→ **PROBLEMS TO SOLVE**
a. Extract everything in the passage about the Manafort trial from "The judge said" down to "a sinister figure.", copying the words without change.
b. Continue the passage on Judge Ellis and the Manafort trial from the point where it stops.

═══ EXTRACT PROVIDED

To be sure, anyone who wears a jacket made out of ostrich probably deserves to do hard time, but the relevance to which it played in proving Manafort a criminal was suspect at best.

Judge T.S. Ellis III agreed. He chastised the prosecution’s obsession with trying to use Manafort’s lavish lifestyle to insinuate misconduct.

While it’s part of their effort to paint Manafort as a tax scofflaw who spent big on luxury items, Ellis would not allow the photos for now.

“Enough is enough. We don’t convict people because they have a lot of money and throw it around,” he said.

The judge said the photos would seem “unnecessary, irrelevant” and potentially “prejudicial.” Further, he reminded the lawyers that Manafort “is not on trial for having a lavish lifestyle, but for not reporting income on his taxes.”

He also told them to stop using the term “oligarch,” which has become a fairly loaded, biased term given it’s widespread use in the media to paint any foreigner as a sinister figure.

══════
═══ GIVEN DATA

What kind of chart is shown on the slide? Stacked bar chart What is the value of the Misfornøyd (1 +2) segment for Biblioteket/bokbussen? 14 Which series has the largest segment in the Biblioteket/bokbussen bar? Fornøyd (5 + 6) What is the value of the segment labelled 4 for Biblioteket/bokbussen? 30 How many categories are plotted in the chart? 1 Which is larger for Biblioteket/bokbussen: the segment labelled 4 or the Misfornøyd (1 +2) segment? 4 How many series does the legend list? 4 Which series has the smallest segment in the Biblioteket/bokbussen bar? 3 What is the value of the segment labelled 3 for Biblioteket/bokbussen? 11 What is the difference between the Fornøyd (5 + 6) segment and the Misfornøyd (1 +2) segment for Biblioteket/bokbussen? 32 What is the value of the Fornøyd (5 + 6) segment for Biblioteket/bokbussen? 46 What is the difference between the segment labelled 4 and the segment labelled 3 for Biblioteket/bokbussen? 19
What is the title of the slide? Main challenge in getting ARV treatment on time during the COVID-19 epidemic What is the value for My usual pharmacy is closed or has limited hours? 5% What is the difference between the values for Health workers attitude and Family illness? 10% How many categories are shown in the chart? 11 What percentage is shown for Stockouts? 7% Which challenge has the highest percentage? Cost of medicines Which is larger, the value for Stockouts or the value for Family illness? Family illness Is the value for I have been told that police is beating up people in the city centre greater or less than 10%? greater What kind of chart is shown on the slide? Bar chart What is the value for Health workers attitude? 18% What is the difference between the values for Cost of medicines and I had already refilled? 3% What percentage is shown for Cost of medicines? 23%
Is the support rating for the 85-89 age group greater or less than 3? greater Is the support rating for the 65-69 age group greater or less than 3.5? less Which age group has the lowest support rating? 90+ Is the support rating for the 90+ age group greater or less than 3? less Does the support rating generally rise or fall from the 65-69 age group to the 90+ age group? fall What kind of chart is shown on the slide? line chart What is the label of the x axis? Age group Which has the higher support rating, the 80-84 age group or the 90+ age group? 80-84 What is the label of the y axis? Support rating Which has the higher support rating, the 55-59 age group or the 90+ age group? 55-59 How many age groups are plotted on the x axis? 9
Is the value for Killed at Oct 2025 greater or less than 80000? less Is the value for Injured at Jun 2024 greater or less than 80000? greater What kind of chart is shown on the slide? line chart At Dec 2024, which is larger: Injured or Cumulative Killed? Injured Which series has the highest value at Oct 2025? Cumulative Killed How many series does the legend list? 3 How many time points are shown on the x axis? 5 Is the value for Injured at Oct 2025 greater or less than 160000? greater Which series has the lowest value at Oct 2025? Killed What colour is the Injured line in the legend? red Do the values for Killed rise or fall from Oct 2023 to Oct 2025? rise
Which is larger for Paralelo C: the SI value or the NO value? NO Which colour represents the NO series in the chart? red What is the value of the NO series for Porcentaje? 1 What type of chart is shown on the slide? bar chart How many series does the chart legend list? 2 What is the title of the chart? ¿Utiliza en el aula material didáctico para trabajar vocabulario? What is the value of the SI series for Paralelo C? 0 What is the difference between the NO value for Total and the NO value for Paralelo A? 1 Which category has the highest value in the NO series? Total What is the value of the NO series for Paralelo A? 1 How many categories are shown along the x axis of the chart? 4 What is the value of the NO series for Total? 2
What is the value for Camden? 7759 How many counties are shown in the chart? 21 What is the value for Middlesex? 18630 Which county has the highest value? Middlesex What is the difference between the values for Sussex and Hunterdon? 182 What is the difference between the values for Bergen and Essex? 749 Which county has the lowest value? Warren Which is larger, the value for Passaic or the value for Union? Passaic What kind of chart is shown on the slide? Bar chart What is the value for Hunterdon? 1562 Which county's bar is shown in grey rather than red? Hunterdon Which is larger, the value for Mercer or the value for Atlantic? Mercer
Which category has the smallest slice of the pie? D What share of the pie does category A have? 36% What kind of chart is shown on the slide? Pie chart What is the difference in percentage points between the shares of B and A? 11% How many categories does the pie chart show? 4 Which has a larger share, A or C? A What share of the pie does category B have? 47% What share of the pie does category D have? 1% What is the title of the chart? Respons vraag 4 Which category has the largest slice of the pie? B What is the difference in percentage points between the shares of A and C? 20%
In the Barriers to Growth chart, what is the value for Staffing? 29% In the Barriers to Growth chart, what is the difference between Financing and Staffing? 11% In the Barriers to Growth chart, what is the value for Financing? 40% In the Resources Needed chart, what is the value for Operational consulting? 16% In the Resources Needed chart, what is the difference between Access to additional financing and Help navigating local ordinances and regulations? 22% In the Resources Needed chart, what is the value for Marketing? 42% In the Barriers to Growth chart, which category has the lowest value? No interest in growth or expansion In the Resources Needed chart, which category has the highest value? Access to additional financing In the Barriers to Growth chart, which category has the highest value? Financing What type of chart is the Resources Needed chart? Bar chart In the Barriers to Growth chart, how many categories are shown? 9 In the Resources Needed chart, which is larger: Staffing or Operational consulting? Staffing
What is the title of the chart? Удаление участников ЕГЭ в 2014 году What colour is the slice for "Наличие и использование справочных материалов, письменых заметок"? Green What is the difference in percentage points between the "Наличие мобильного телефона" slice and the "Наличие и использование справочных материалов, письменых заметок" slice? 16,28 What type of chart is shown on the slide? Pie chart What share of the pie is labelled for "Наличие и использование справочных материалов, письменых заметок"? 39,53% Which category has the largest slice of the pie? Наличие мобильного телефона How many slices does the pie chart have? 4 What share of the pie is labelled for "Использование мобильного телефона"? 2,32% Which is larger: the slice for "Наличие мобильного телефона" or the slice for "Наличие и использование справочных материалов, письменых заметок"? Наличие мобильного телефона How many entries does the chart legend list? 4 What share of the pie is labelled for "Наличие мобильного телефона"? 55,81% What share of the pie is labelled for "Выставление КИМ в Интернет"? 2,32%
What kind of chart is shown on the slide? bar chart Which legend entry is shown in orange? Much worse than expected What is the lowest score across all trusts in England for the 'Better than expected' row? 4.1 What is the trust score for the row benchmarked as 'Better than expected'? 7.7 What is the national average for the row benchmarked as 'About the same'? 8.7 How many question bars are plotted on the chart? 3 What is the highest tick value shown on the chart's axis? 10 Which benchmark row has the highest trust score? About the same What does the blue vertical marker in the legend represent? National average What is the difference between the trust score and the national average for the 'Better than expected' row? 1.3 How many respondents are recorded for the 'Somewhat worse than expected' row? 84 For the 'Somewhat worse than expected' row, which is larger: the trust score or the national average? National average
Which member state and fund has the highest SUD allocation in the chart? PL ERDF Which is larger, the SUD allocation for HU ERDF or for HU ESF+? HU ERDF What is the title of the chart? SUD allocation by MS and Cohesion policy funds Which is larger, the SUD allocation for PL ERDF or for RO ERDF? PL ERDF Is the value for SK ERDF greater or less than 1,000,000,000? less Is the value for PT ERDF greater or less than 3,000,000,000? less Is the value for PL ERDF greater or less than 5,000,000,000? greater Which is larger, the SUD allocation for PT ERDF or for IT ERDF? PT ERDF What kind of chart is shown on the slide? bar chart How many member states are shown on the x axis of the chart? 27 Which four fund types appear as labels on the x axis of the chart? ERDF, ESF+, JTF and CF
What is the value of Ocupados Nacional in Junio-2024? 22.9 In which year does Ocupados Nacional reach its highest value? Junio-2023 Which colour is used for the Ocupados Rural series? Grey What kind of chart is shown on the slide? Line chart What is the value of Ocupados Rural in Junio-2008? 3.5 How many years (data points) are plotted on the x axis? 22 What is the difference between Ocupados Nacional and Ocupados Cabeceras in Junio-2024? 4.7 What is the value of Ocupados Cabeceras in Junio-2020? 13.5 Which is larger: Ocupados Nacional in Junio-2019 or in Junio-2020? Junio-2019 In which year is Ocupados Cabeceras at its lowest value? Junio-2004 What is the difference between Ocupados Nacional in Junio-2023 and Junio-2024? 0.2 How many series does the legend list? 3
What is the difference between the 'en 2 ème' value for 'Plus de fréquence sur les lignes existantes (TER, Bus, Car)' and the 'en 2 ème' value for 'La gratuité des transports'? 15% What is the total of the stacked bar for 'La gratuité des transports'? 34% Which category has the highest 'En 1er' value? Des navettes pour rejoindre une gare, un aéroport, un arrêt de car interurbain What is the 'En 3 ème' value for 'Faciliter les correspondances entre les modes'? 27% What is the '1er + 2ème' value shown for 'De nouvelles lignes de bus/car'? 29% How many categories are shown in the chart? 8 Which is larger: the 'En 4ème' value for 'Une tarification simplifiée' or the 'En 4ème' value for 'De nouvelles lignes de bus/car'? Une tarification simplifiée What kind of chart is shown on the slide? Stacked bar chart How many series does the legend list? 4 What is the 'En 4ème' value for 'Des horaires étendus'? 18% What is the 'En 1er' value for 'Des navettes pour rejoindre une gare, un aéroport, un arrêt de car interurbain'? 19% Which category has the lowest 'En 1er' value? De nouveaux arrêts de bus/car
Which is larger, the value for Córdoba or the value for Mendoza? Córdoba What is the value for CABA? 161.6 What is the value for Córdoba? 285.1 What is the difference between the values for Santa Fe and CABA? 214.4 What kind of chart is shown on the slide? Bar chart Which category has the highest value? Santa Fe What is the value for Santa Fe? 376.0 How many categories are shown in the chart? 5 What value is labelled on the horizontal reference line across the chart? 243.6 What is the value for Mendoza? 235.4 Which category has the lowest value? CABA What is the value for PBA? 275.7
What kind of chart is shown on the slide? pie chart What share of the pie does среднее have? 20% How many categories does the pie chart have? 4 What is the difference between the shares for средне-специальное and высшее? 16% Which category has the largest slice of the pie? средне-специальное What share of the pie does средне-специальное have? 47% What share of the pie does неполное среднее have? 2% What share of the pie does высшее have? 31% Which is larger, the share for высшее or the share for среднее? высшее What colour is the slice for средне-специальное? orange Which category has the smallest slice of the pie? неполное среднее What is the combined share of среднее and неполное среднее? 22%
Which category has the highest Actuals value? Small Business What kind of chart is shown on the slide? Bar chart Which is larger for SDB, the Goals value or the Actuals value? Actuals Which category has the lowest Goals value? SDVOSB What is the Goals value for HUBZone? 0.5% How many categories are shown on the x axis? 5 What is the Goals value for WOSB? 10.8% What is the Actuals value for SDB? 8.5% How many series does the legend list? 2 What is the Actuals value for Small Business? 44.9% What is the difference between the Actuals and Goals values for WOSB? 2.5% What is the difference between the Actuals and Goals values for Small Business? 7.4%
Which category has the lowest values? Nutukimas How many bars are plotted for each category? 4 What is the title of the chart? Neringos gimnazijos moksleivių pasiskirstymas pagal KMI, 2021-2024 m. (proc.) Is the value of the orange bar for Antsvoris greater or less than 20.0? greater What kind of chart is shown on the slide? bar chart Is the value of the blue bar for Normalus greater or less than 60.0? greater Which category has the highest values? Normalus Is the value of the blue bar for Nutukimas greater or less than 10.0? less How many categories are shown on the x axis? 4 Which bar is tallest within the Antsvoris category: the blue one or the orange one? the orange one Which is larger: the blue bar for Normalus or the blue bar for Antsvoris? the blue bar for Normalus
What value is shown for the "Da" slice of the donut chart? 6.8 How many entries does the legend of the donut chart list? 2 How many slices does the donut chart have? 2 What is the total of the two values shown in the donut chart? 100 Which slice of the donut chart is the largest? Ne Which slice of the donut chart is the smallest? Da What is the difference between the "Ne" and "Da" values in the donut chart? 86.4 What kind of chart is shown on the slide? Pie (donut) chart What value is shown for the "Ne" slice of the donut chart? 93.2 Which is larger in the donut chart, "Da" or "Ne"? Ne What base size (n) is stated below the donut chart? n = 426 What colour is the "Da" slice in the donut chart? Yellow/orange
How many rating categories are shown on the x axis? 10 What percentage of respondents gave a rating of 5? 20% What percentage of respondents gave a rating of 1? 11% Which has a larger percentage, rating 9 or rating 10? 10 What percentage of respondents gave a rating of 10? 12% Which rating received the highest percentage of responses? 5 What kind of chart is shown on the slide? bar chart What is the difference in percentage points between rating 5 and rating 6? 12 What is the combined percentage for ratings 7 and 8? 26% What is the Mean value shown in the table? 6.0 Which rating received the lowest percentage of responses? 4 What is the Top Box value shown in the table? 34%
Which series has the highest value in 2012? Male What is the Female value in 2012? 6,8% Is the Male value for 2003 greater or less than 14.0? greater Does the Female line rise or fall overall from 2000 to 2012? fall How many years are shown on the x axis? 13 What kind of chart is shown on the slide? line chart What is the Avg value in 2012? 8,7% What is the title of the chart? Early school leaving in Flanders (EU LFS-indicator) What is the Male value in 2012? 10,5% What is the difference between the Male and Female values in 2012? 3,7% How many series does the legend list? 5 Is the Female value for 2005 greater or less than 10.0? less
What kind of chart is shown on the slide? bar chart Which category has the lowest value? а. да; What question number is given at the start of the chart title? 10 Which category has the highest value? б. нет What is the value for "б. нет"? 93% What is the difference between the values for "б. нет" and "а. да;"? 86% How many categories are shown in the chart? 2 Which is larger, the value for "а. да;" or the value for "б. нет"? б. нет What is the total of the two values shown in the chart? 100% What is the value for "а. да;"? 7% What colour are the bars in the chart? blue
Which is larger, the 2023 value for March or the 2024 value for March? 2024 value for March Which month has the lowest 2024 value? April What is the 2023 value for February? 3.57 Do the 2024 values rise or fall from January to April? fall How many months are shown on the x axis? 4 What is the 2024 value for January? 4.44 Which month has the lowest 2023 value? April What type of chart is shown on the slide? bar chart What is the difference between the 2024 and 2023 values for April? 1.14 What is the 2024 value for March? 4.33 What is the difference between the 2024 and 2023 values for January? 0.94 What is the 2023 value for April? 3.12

══════

→ **RESULTS**
a.
The judge said the photos would seem “unnecessary, irrelevant” and potentially “prejudicial.” Further, he reminded the lawyers that Manafort “is not on trial for having a lavish lifestyle, but for not reporting income on his taxes.”

He also told them to stop using the term “oligarch,” which has become a fairly loaded, biased term given it’s widespread use in the media to paint any foreigner as a sinister figure.

b.
U.S. District Judge T.S. Ellis III specifically told prosecutors to stop using the word “oligarch” to describe wealthy Ukrainians, whose dealings with Manafort are at the heart of the fraud charges he faces in northern Virginia federal court.

The judge said the term has a “pejorative” meaning and is not relevant in this case. Further, he cautioned that using it could suggest Manafort is associated with bad people – and guilty by association.

“It’s not the American way,” the judge said. He noted that wealthy donors like George Soros or the Koch brothers also could be considered oligarchs.

Well, not to be outdone by their prior day’s work, Mueller’s team decided to screw around again.

Paul Manafort‘s third day on trial over charges of bank fraud and tax evasion was cut a bit short on Thursday after government attorneys made the same mistake twice in a row…

…Ayliff was mostly providing foundational testimony regarding the basic functions of a tax-preparation company. Prosecutors then moved on to specifics and attempted to “publish” one of Manafort’s e-file forms. Judge T.S. Ellis III‘s weariness all but amazed the courtroom as he denied the request–complete with an actual and pronounced finger-wag–before shouting: “No! You move it along!”

It only got worse as it was revealed that they had called the witness out of order and were attempting to use him as an expert despite not being noticed as such.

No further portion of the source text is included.